DNA typing is the typical technology in the forensic science and plays a significant role in the personal identification of victims and suspects. Short tandem repeat (STR) is the short tandemly repeated DNA sequence consisting of 2~7 bp DNA units in specific loci. It is disseminated across the human genome and represents polymorphism among individuals. Because polymorphism is a key feature of the application of DNA typing STR analysis, STR analysis becomes the standard technology in forensics.
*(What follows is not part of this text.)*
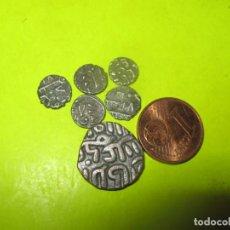 Monedas antiguas: CONWOLUT 5 MONEDA KLAIN ÁRABE U OTOMANA. COMO EN LAS FOTOS. Lote 249482685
Therefore, the DNA database (DNA-DB) was first introduced with 4 essential STR markers for the application of forensic science; however, the number of STR markers was expanded from 4 to 13 and 13 to 20 later to counteract the continuously increased DNA profile and other needed situations. After applying expanded STR markers to the South Korean DNA-DB system, it positively affected to low copy number analysis that had a high possibility of partial DNA profiles, and especially contributed to the theft cases due to the high portion of touch DNA evidence in the theft case. Furthermore, STR marker expansion not only contributed to the resolution of cold cases but also increased kinship index indicating the potential for improved kinship test accuracy using extended STR markers. Collectively, the expansion of the STR locus was considered to be necessary to keep pace with the continuously increasing DNA profile, and to improve the data integrity of the DNA-DB.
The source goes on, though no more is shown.